Between 12:30 and 3:15, when we left the table and Ms. Baranski automatically put on her dark glasses and we walked leisurely up Fifth Avenue to 68th Street, where we said goodbye, she gave the impression that she had nothing better to do. The dark glasses startlingly brought her celebrity to life and deflected a dozen stares outside Bergdorf’s, but during lunch I don’t think she noticed that the news mavens Barbara Walters and Arianna Huffington were seated two tables away, nor they the actress.
Of course, that is how it should be. Who cares, right? Yet she observed something about New York that threw a different light on all those confident people. Although her remark was made about another occasion — a recent cocktail party Ms. Baranski attended at the Time Warner building, where many literary stars and journalists were present — it seemed a valid comment about the cultural shifts taking place, when the world you know is suddenly not the world you possess.
We had been talking in a meandering way about careers and marriage. For 27 years Ms. Baranski, who is 58, has been married to the actor Matthew Cowles, the black sheep member of a family with ties to Cowles publishing and Drexel banking who has made a respectable living playing bad guys and white-trash types, beginning with a small part in “Midnight Cowboy.” “He’s the one you should be interviewing,” Ms. Baranski said.
I asked her how they met. “We did an Ibsen play in Garden City, Long Island,” she said. “And he asked me if I wanted to ride home on his motorcycle one night. He was this shaggy blond-haired guy who smoked unfiltered Mexican cigarettes. He was really exotic. I was in my early 30s. He loved riding around lower Manhattan — back when SoHo was a little dark. Anyhow, that’s how our romance began. We lived in a few funky lofts downtown. I was doing ‘Midsummer Night’s Dream’ in Central Park. That’s the first role I played in New York that got some real recognition.” In fact, Mel Gussow, in his review in The New York Times, raved that her Helena was the show’s “single stylish performance.”
That was 1982. Eventually the couple moved to Litchfield, Conn., where Mr. Cowles’s family had an old homestead, so they could raise their two young daughters with fewer hassles. For several years in the mid-’90s, when she was playing the mouthy Maryann in the sitcom “Cybill,” Ms. Baranski commuted to Los Angeles, while Mr. Cowles stayed home. Today, their daughter Isabel Cowles, 26, is a law student, and her sister Lily, 23, is doing graduate work in anthropology at Oxford.
--------------------------------
• **WRITTEN REQUEST A**:
Repeat the Baranski profile word for word, everything from "Of course, that" down to "Ms. Baranski said.".
• **WRITTEN REQUEST B**:
In the Baranski profile, which character did Ms. Baranski play in the sitcom "Cybill"?

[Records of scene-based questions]
--------------------------------
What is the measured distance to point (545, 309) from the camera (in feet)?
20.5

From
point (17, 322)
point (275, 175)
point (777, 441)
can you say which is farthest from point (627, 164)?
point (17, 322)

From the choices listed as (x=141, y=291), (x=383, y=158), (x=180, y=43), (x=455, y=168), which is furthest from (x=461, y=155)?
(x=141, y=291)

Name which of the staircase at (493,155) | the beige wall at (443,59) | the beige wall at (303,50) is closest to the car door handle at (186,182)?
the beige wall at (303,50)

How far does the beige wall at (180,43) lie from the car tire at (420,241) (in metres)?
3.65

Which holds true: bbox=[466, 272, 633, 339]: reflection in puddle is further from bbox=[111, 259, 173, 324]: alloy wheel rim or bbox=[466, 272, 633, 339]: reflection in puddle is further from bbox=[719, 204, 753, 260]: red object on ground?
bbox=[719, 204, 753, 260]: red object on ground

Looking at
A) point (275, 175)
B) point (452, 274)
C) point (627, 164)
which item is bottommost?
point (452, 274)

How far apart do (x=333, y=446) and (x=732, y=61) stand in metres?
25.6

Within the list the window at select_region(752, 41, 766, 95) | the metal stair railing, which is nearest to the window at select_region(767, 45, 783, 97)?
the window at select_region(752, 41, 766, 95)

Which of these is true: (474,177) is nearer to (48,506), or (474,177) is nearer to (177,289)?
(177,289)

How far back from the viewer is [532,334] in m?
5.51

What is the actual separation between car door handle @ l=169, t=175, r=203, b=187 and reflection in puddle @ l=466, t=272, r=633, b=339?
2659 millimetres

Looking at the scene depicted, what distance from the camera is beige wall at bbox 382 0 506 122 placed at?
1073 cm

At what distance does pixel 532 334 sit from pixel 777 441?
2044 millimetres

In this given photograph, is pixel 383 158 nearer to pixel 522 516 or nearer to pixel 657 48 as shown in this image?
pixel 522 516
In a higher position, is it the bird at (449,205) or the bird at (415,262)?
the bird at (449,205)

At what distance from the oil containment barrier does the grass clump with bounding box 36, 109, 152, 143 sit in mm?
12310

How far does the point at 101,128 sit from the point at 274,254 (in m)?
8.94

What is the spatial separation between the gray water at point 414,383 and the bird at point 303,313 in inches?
--------------------------------
• **WRITTEN SOLUTION A**:
Of course, that is how it should be. Who cares, right? Yet she observed something about New York that threw a different light on all those confident people. Although her remark was made about another occasion — a recent cocktail party Ms. Baranski attended at the Time Warner building, where many literary stars and journalists were present — it seemed a valid comment about the cultural shifts taking place, when the world you know is suddenly not the world you possess.
We had been talking in a meandering way about careers and marriage. For 27 years Ms. Baranski, who is 58, has been married to the actor Matthew Cowles, the black sheep member of a family with ties to Cowles publishing and Drexel banking who has made a respectable living playing bad guys and white-trash types, beginning with a small part in “Midnight Cowboy.” “He’s the one you should be interviewing,” Ms. Baranski said.

• **WRITTEN SOLUTION B**:
She played the mouthy Maryann.